Certes, l’environnement juridico-fiscal est important. Mais ce ne sont pas les avantages fiscaux qui vont durablement permettre que se développe l’activité des BA. Les mesures ‘en faveur de’ sont par essence des compromis inefficaces entre des soucis contradictoires où la réalité économique cède le pas aux préoccupations budgétaires et electoralistes à court terme. Or ce dont ont besoin les BA, c’est de STABILITE FISCALE ! Ma préconisation est simple : que l’investissement direct des particuliers dans la création soit aussi bien traité que toute autre forme d’investissement réputée socialement utile.
Mais c’est précisément sur ce critère d’utilité sociale que se situe la spécificité française. Quand presque unanimement les principaux leaders politiques flattent les conservatismes de tout bord et tirent des traites sur un nombre restreint de créateurs de richesse pour garantir des avantages acquis à un nombre croissant d’ayants droit ; quand le chef de l’Etat croit utile de rejeter d’un même élan le libéralisme et le communisme, on doit se demander si les énergies créatives peuvent être efficacement employées dans ce pays. Si, pour reprendre le mot de Charles Beigbeder « créer une entreprise en France, c’est déjà être socialiste », alors financer la création ne peut que faire penser à le fameuse phrase de Lenine : « les capitalistes nous achèteront la corde pour les pendre ».
3° idée : La création d’un environnement favorable au développement de l’activité de BA repose d’abord sur les BA eux-mêmes.
Il existe un potentiel considérable de talents, d’énergie et de moyens matériels qui pourraient être mobilisés pour faire jouer à l’investissement des particulier un rôle beaucoup plus important.
Depuis quelque 10 ans, des initiatives ont été prises pour fournir des cadres plus ou moins formalisés de rencontre et d’association des BA. L’association nationale France Angels créée en 2000, œuvre à encourager et multiplier ces initiatives. On compte maintenant une quarantaine de réseaux de BA en France.

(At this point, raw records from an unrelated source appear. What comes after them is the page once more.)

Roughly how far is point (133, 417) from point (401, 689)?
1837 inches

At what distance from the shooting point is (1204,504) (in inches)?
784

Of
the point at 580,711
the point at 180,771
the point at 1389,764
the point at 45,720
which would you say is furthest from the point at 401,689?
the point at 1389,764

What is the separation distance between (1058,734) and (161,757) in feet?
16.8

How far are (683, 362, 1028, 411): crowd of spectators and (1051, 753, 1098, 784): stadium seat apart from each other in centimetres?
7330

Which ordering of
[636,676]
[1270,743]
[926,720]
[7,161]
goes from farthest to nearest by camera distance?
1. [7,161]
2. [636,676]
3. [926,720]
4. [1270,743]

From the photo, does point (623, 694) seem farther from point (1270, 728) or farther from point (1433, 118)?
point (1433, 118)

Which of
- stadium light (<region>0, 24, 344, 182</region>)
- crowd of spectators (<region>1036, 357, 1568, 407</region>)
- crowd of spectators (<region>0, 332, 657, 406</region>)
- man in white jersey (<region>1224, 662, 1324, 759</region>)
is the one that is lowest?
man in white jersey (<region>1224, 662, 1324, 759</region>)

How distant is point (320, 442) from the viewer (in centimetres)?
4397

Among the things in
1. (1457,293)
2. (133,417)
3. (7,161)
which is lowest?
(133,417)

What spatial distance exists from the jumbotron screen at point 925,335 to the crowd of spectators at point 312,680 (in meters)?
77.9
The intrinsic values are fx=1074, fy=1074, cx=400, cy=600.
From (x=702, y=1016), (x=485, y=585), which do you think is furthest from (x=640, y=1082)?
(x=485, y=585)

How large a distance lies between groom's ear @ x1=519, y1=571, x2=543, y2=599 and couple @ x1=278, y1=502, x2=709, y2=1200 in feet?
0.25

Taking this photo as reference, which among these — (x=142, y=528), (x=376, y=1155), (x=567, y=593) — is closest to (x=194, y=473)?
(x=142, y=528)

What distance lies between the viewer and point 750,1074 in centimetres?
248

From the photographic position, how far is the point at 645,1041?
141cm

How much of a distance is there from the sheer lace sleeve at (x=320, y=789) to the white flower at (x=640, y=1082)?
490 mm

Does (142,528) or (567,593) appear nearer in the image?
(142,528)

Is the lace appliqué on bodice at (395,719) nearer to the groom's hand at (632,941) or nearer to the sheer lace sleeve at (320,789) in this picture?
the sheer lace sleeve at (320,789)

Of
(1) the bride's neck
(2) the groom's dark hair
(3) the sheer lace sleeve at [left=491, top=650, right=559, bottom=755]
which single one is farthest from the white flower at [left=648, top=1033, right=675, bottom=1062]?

Rien qu’en Ile de France, plusieurs réseaux ont été créés à l’initiative de France Angels.
Ce mouvement doit encore s’amplifier, et de nombreuses idées intéressantes restent à mettre en œuvre.
Je lance donc un appel à tous ceux qui ont à cœur de démontrer que l’initiative privée peut relever sa part du défi auquel est confronté notre vieux pays : faire en sorte que puissent encore y trouver leurs racines des projets ambitieux, et que les JC Decaux et les Business Objects apparaissent comme les premiers prototypes d’un modèle français de développement d’entreprises mondiales de grande qualité.